Anita Campbell Anita Campbell is the Founder and Publisher of Small Business Trends and has been following trends in small businesses since 2003. She is the owner of BizSugar, a social media site for small businesses, and also serves as CEO of TweakYourBiz.com.

16 Reactions

  1. Depends on the margin of error though – usually for surveys like these 5%+

  2. Small Business Accountants like lawyers and doctors play a crucial role in our lives. A good accountant can help in supplementing your earnings manifold, so it is imperative that you choose a good and reliable accountant. And when you are running a business you need to have someone whom you can trust implicitly.

  3. I really enjoyed your optimistic view on the possible turnaround that we should be seeing in the up and coming months,
    lets hope the tide is starting to turn.

    I can tell you from where I am here in Australia that things are certainly in desperate need for improvement.

    Every day I hear of someone loosing their business or Job and I know that having to employ people myself it is not something that any body wants to see happen.

    Lets all hope and pray that we start to see some light in the near future.

  4. This confirms what my small retailer clients are saying – business is still not good, but they are feeling that the worst is over. They too believe there is pent-up demand, especially in fashion categories, and they’re starting to see the purse strings opening a bit – traffic is more consistent, and both units-per-transaction and average transaction are starting to bounce back.

  5. That’s good news to me. Any step in the right direction is a good thing. I do believe that we are cresting over the giant economic mountain and hopefully can breath a sigh of relief. All around me, it seems like people are spending a little more money and are feeling at least a little better about the economy.

  6. I’d have to agree with Ted in that it seems many feel things aren’t good, but they aren’t getting any worse either – so maybe the eye of the storm has moved through.

    This too shall pass and I agree that there’s something positive to come from it after it has. When things go down, the only other way to go is up.

  7. Good to see this ‘little’ optimism index. I too am positive that hopefully we are going towards full recovery. It may be a slow progress but it counts the most.

  8. I’m hearing similar things. Optimism really is contagious…

  9. While small business owners may be optimistic about the potentially recovering economy, it still doesn’t mean that we’re out of the woods just yet. We must continue to push for policies that favor small businesses! We must continue to push for greater workplace flexibility, for portable health insurance, for small businesses to band together across state lines to purchase health insurance and so much more. In essence, we must push for policies that allow small businesses to start and grow. Small businesses are the backbone of the U.S. economy and are where innovation lives!
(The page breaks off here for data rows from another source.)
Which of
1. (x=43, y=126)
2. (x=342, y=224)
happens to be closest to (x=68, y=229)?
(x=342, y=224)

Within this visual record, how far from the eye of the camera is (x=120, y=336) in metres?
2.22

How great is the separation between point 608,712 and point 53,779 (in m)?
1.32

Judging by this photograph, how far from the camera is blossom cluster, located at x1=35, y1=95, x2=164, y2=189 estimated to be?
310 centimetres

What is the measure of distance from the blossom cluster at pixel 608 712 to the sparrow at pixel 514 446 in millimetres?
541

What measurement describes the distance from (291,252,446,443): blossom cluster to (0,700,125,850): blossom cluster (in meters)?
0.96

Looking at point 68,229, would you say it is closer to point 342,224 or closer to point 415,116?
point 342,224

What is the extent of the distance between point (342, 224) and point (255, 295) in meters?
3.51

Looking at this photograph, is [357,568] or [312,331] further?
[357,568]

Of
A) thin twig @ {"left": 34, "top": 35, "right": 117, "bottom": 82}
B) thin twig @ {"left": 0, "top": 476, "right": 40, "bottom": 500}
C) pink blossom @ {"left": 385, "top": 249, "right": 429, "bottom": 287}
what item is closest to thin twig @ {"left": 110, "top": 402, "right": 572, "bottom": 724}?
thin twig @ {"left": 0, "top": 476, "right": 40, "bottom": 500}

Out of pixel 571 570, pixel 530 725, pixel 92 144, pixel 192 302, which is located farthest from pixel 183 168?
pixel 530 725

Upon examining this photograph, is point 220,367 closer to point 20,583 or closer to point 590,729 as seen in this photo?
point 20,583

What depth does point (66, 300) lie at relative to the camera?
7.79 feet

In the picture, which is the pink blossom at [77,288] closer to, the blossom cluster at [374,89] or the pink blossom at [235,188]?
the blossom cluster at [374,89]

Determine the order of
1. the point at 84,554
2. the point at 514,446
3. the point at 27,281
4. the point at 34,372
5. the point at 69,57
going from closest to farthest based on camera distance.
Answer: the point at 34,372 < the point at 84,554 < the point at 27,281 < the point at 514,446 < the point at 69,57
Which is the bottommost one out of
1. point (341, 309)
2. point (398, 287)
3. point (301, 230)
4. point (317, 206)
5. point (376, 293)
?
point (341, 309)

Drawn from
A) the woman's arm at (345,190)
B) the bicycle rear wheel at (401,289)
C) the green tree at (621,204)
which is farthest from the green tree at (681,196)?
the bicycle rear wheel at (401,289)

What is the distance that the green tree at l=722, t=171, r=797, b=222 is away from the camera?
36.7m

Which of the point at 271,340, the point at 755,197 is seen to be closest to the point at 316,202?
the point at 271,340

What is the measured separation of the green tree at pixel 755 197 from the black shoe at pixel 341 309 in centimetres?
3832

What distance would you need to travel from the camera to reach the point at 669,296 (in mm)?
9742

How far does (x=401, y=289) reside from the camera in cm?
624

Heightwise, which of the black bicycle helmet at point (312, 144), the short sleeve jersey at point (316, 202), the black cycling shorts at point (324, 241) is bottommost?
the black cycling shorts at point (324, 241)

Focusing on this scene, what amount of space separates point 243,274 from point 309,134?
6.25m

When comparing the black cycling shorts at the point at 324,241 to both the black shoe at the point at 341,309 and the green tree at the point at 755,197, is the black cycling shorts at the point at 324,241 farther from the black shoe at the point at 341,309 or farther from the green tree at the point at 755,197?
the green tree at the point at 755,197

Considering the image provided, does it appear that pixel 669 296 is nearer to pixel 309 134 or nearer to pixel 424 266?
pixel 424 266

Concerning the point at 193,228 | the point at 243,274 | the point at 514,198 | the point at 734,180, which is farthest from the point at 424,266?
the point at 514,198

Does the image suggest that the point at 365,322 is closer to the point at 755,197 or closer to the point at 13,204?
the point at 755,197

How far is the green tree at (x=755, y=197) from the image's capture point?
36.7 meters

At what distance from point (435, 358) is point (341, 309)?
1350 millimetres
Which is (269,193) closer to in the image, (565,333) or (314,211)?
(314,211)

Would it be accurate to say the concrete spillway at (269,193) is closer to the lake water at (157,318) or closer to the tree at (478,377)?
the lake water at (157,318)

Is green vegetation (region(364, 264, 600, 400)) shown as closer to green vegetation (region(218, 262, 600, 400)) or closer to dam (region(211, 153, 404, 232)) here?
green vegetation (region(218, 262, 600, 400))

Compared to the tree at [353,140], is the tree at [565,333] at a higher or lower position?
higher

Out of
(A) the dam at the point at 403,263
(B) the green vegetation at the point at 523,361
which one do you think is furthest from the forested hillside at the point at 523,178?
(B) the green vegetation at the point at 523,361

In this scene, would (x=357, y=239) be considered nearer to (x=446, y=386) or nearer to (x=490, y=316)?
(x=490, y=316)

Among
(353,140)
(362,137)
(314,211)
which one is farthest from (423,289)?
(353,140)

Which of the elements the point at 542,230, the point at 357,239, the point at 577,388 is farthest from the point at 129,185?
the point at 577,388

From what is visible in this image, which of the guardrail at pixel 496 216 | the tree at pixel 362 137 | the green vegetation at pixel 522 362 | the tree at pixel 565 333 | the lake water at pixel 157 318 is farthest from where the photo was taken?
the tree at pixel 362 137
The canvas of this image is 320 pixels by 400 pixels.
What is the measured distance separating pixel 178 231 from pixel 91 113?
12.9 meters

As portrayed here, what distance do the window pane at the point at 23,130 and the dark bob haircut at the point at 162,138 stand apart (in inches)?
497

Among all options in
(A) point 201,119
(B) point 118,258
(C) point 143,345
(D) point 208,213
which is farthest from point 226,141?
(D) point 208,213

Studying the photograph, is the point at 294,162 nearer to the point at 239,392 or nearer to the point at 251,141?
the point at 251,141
  10. Donald, I agree with you. It’s contagious! That is why, we share this kind of news to more people because the more they will become optimistic as well.

  11. Interesting to see that the index is getting stronger. I have to check how it correlates to the PMI.

  12. Arthur,

    Sorry for now writing it out. PMI stands for Purchasing Managers’ Index. If you are interested in this index and how you could use it, please read my post, Do You Want To Keep Up With The Business Cycle? on Open Forum. Click on “Martin Lindeskog” Says: link.
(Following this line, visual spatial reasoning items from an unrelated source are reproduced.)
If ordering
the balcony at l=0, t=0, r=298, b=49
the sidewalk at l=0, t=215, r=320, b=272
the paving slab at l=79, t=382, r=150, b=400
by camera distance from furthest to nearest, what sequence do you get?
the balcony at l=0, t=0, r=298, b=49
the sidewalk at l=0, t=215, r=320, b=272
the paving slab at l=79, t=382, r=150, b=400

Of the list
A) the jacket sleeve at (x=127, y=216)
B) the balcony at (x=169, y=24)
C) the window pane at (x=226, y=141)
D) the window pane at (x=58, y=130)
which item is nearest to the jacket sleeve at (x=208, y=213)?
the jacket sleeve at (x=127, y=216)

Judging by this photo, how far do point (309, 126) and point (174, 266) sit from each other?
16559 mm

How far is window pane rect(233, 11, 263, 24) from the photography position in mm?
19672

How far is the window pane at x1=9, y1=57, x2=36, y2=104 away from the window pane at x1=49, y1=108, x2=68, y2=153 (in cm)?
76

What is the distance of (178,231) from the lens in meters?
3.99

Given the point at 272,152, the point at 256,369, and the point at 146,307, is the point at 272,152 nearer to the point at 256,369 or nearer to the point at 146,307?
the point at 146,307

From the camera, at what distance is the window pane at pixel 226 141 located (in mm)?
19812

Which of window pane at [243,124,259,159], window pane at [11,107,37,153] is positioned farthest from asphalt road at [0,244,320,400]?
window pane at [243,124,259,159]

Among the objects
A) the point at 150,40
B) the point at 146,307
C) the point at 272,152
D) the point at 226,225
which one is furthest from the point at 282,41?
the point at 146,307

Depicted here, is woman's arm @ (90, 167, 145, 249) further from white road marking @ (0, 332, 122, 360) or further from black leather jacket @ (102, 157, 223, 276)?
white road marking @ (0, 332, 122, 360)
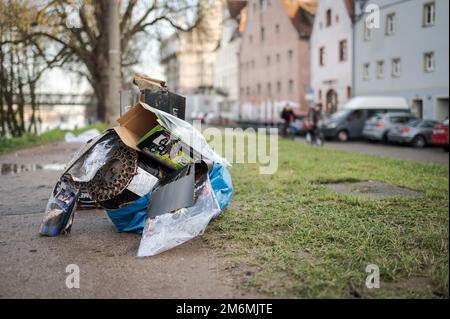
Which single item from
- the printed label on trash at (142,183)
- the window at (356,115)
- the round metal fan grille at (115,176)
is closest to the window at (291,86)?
the window at (356,115)

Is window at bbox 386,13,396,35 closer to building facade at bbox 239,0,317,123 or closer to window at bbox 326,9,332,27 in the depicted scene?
window at bbox 326,9,332,27

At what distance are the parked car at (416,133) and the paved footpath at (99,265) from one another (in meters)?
21.2

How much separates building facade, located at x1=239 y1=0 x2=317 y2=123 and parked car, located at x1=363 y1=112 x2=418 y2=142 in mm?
15221

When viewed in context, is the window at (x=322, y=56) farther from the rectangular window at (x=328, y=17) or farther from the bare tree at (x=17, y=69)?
the bare tree at (x=17, y=69)

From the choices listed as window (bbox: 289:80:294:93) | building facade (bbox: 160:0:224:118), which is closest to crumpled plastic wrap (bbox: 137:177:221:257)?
Result: building facade (bbox: 160:0:224:118)

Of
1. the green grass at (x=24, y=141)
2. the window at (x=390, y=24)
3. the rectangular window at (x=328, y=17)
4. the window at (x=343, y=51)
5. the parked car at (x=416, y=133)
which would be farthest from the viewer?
the rectangular window at (x=328, y=17)

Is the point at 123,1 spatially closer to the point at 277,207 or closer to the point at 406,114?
the point at 406,114

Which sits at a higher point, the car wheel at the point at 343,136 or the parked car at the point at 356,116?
the parked car at the point at 356,116

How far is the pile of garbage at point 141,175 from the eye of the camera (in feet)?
18.0

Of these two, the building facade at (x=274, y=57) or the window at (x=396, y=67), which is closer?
the window at (x=396, y=67)

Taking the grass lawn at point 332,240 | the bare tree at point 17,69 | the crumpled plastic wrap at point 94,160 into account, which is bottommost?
the grass lawn at point 332,240

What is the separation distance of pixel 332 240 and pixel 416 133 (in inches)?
847

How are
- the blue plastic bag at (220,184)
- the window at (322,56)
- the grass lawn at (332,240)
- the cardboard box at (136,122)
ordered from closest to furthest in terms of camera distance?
the grass lawn at (332,240)
the cardboard box at (136,122)
the blue plastic bag at (220,184)
the window at (322,56)

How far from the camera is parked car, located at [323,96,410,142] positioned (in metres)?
30.1
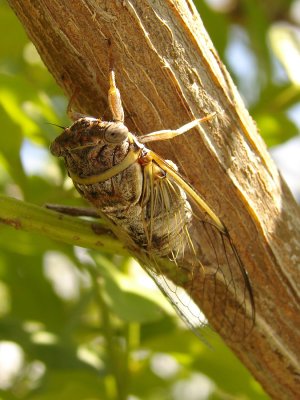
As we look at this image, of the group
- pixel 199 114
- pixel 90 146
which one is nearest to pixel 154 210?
pixel 90 146

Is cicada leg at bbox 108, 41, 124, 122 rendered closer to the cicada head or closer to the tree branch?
the cicada head

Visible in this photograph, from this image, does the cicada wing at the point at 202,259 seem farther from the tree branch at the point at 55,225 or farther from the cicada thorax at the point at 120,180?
the tree branch at the point at 55,225

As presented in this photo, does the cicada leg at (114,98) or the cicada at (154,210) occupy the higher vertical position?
the cicada leg at (114,98)

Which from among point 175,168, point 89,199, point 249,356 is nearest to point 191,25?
point 175,168

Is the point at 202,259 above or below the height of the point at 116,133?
below

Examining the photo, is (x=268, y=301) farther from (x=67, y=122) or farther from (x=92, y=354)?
(x=67, y=122)

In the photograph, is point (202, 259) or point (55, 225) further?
point (202, 259)

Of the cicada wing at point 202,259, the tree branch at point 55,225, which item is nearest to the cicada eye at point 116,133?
the cicada wing at point 202,259

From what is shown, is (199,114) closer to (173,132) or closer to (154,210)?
(173,132)

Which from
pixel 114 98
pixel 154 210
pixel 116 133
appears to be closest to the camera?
pixel 114 98
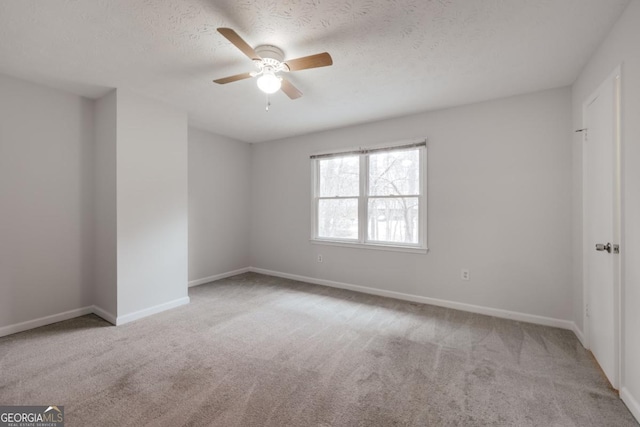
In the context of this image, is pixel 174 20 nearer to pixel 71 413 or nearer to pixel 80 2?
pixel 80 2

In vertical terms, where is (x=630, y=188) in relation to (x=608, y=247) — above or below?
above

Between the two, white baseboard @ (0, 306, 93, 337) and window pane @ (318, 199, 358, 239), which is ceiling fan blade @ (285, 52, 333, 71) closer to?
window pane @ (318, 199, 358, 239)

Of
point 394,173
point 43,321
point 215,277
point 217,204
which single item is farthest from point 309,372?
point 217,204

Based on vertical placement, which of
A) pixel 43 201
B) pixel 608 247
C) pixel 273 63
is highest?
pixel 273 63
  13. This recent recession has been a strange creature. Many of the small business owners I meet have never been busier and most our straining at the leash to get the economy back on track. The only thing that I have seen getting in their way have been the banks and their nit-picking over business venture loans.

    If I’m optimistic about something it has to be that in future we will undoubtably create a diffirent method of raising capital.